Data for this task.
════════

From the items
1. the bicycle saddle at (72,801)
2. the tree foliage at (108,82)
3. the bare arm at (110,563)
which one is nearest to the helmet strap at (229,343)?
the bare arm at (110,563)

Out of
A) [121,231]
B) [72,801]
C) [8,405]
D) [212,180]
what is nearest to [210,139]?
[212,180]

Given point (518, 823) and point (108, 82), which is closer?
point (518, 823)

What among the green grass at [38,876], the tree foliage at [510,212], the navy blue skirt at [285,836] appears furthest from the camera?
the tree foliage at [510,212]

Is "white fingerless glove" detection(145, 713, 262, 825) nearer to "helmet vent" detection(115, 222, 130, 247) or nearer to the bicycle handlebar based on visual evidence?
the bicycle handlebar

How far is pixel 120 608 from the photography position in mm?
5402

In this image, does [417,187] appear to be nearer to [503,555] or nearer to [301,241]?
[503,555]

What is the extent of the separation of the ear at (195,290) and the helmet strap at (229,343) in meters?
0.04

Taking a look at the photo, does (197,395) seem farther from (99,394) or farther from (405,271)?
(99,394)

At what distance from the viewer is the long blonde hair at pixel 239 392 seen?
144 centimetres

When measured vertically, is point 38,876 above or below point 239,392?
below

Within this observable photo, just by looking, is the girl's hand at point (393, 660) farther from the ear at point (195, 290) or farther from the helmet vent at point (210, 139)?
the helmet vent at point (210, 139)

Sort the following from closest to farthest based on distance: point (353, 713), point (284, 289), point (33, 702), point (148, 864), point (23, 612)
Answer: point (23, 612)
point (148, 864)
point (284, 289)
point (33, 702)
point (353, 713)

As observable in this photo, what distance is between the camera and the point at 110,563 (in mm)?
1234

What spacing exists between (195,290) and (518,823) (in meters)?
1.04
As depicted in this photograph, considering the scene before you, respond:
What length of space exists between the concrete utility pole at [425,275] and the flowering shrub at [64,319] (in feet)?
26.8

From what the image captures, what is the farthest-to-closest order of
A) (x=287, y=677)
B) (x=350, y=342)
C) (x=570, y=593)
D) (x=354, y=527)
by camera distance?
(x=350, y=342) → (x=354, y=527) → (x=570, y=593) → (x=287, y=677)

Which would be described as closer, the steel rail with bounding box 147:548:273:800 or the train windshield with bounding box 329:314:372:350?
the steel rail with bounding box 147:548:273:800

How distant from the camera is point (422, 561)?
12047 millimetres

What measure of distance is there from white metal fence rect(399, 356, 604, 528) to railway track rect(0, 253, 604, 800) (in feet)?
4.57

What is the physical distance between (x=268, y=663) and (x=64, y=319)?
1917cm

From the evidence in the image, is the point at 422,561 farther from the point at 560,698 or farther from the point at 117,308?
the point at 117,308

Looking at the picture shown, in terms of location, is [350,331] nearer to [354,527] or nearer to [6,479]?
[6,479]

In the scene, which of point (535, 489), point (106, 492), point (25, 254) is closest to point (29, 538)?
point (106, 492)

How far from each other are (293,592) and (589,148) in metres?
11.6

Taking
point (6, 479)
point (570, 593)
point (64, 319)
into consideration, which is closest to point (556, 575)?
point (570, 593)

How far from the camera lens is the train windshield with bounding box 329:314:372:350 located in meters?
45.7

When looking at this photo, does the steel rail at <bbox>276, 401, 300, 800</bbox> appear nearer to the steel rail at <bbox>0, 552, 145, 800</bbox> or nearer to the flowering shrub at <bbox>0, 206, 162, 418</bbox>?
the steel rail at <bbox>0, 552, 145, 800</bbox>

════════

Written problem. Rewrite every line of the data above as a Markdown table with the columns Row and Line, numbering the rows in order and leaving out blank lines.

Answer to the problem.
| Row | Line |
|---|---|
| 1 | From the items |
| 2 | 1. the bicycle saddle at (72,801) |
| 3 | 2. the tree foliage at (108,82) |
| 4 | 3. the bare arm at (110,563) |
| 5 | which one is nearest to the helmet strap at (229,343)? |
| 6 | the bare arm at (110,563) |
| 7 | Out of |
| 8 | A) [121,231] |
| 9 | B) [72,801] |
| 10 | C) [8,405] |
| 11 | D) [212,180] |
| 12 | what is nearest to [210,139]? |
| 13 | [212,180] |
| 14 | Given point (518, 823) and point (108, 82), which is closer? |
| 15 | point (518, 823) |
| 16 | What among the green grass at [38,876], the tree foliage at [510,212], the navy blue skirt at [285,836] appears furthest from the camera? |
| 17 | the tree foliage at [510,212] |
| 18 | Is "white fingerless glove" detection(145, 713, 262, 825) nearer to "helmet vent" detection(115, 222, 130, 247) or nearer to the bicycle handlebar based on visual evidence? |
| 19 | the bicycle handlebar |
| 20 | How far is pixel 120 608 from the photography position in mm? |
| 21 | 5402 |
| 22 | In this image, does [417,187] appear to be nearer to [503,555] or nearer to [301,241]? |
| 23 | [503,555] |
| 24 | What is the extent of the separation of the ear at (195,290) and the helmet strap at (229,343) in meters? |
| 25 | 0.04 |
| 26 | Taking a look at the photo, does (197,395) seem farther from (99,394) or farther from (405,271)? |
| 27 | (99,394) |
| 28 | At what distance from the viewer is the long blonde hair at pixel 239 392 seen? |
| 29 | 144 centimetres |
| 30 | When measured vertically, is point 38,876 above or below point 239,392? |
| 31 | below |
| 32 | Within this observable photo, just by looking, is the girl's hand at point (393, 660) farther from the ear at point (195, 290) or farther from the helmet vent at point (210, 139)? |
| 33 | the helmet vent at point (210, 139) |
| 34 | Sort the following from closest to farthest based on distance: point (353, 713), point (284, 289), point (33, 702), point (148, 864), point (23, 612) |
| 35 | Answer: point (23, 612) |
| 36 | point (148, 864) |
| 37 | point (284, 289) |
| 38 | point (33, 702) |
| 39 | point (353, 713) |
| 40 | As observable in this photo, what distance is between the camera and the point at 110,563 (in mm)? |
| 41 | 1234 |
| 42 | What spacing exists between (195,290) and (518,823) (in meters)? |
| 43 | 1.04 |
| 44 | As depicted in this photograph, considering the scene before you, respond: |
| 45 | What length of space exists between the concrete utility pole at [425,275] and the flowering shrub at [64,319] (in feet)? |
| 46 | 26.8 |
| 47 | From what the image captures, what is the farthest-to-closest order of |
| 48 | A) (x=287, y=677) |
| 49 | B) (x=350, y=342) |
| 50 | C) (x=570, y=593) |
| 51 | D) (x=354, y=527) |
| 52 | by camera distance? |
| 53 | (x=350, y=342) → (x=354, y=527) → (x=570, y=593) → (x=287, y=677) |
| 54 | Which would be described as closer, the steel rail with bounding box 147:548:273:800 or the train windshield with bounding box 329:314:372:350? |
| 55 | the steel rail with bounding box 147:548:273:800 |
| 56 | How distant from the camera is point (422, 561)? |
| 57 | 12047 millimetres |
| 58 | What measure of distance is there from white metal fence rect(399, 356, 604, 528) to railway track rect(0, 253, 604, 800) (in feet)? |
| 59 | 4.57 |
| 60 | What is the physical distance between (x=268, y=663) and (x=64, y=319)? |
| 61 | 1917cm |
| 62 | From the evidence in the image, is the point at 422,561 farther from the point at 560,698 or farther from the point at 117,308? |
| 63 | the point at 117,308 |
| 64 | Looking at the picture shown, in terms of location, is [350,331] nearer to [354,527] or nearer to [6,479]? |
| 65 | [6,479] |
| 66 | In the scene, which of point (535, 489), point (106, 492), point (25, 254) is closest to point (29, 538)? |
| 67 | point (106, 492) |
| 68 | How far from each other are (293,592) and (589,148) in metres? |
| 69 | 11.6 |
| 70 | Taking |
| 71 | point (6, 479) |
| 72 | point (570, 593) |
| 73 | point (64, 319) |
| 74 | into consideration, which is closest to point (556, 575)? |
| 75 | point (570, 593) |
| 76 | How far from the camera lens is the train windshield with bounding box 329:314:372:350 located in meters? |
| 77 | 45.7 |
| 78 | When looking at this photo, does the steel rail at <bbox>276, 401, 300, 800</bbox> appear nearer to the steel rail at <bbox>0, 552, 145, 800</bbox> or nearer to the flowering shrub at <bbox>0, 206, 162, 418</bbox>? |
| 79 | the steel rail at <bbox>0, 552, 145, 800</bbox> |